Aquele
era um percurso já habitual no seu dia-a-dia. Sofia gostava do ritual em que se
tinha tornado. O odor intenso a eucalipto, o céu tingido de azul só para si, o
sorriso das crianças gritado ao longe e as placas de cimento serpenteando a
seus pés, faziam-na sempre vestir a pele dum qualquer capitão cruzando os
oceanos da vida.
Mas
aquele não era um dia habitual, e Sofia sabia-o. O percurso era o mesmo. O
odor, o céu e as crianças eram os mesmos. Mas as placas de cimento, ainda que
as mesmas, hoje conduziam-na a um porto de abrigo antigo. Daqueles que descobriu
casualmente, num dia como qualquer outro do seu passado, e que pelas mesmas
razões fortuitas, o deixou para trás quase sem dar por isso. E só quando o
perdeu de vista, no curvar da península para mais um oceano a navegar, é que se
deu conta da saudade que deixou em si. Uma saudade tatuada com a tinta da
memória.
Faz
um ano que Sofia não vê Ruben. A imagem do seu cabelo sempre em desalinho
assalta-a inesperadamente. A ternura dos seus olhos, olhos que falam o que a
boca cala e as mãos não deixam de gritar. Sim, Sofia ainda se lembra bem do que
a encantou quando o conheceu.
Quando
Ruben telefonou “para tomar um café e saber como estás”, Sofia não pôde deixar
de acolher a doce possibilidade de voltar a estar com ele, talvez esta pudesse
ser a oportunidade de acalmar as dúvidas que a habitam, de encontrar as
respostas para as questões que a perseguem desde que se afastaram um do outro.
Agora,
enquanto os seus pés avançam, placa a placa, cimento a cimento, Sofia dá por si
mais uma vez, a visitar esse porto de abrigo antigo e a vislumbrar tudo o que
poderia ter vivido se lá tivesse decidido atracar. Vagas de memórias sucedem-se
no horizonte à sua frente, desenham no azul do céu imagens dispersas, instantes
partilhados, palavras proferidas.
O
bater do seu coração teima em atiçar as garras da angústia e do medo. O
pensamento rodopia num frenesim de dúvidas “Porquê que não funcionou entre nós?

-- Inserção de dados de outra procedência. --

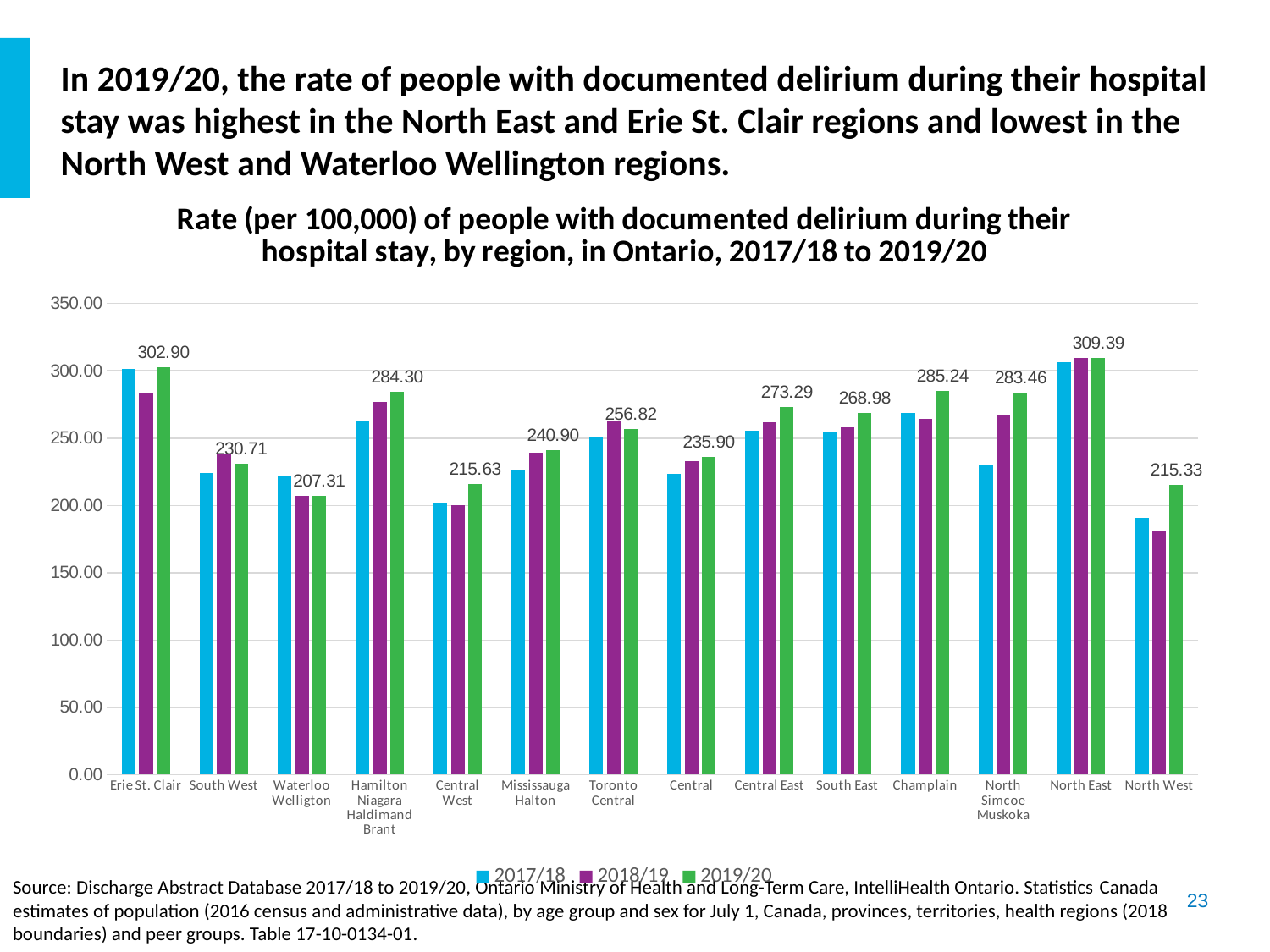
Is the 2018/19 value for Hamilton Niagara Haldimand Brant greater or less than 250? greater What is the 2019/20 rate for Waterloo Wellington? 207.31 Which region has the lowest 2019/20 rate? Waterloo Wellington What is the 2019/20 rate for Mississauga Halton? 240.90 What is the difference between the 2019/20 rates for North East and Waterloo Wellington? 102.08 Which has the larger 2019/20 rate, Central East or South East? Central East Is the 2017/18 value for North West greater or less than 200? less Which region has the highest 2019/20 rate? North East How many series does the legend list? 3 What kind of chart is shown on the slide? Bar chart How many regions are shown on the x axis? 14 What is the 2019/20 rate for the North East region? 309.39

O que se passou para nos afastarmos sem nunca termos falado? Tudo parecia fazer
tanto sentido… Será que ele sentiu o mesmo que eu? Não vale a pena pensares
nisso Sofia, o que lá vai, lá vai… mas porquê que nunca falámos?”. Perdida
nesta tempestade de incertezas, é com o breu dos seus olhos que Sofia finalmente
o vê caminhando a sorrir para si. Ruben pisando as mesmas placas de cimento que
ela.
Sofia
fica desarmada, tudo à sua volta desaparece. Só ela e Ruben existem nesse
momento. Mas os seus pés movem-se agora sem pressa, felizes e seguros de si no
seu caminhar. O cabelo longo e escuro parece querer brincar com o vento, alheio
ao sorriso que assoma radiante no seu rosto.
Ruben
está igual. O cabelo em desalinho, aquele andar desenvolto e assertivo tão característico
e estranhamente familiar. Ruben esfrega o rosto com a mão esquerda, como quem
tenta esconder o que lhe vai na alma. Sofia reconhece o gesto, é apenas o medo
que espreita. Dirigem-se a um banco de madeira acolhido na sombra fresca de um
carvalho. A cumplicidade que os une num breve silêncio é rapidamente invadida
pela emergência do que nunca foi falado. Sofia percebe nesse instante que não
mais quer abandonar este porto de abrigo, sente-o no fundo do seu ser. Perdeu finalmente
o medo e vestindo mais uma vez a pele dum qualquer capitão cruza os oceanos
imensos que os separam. “Deixaste crescer a barba…” diz enquanto se abraçam num
instante que se eterniza. Ruben passa-lhe a mão pelo rosto suavemente e sorri
“Estás bonita miúda, senti a tua falta!”.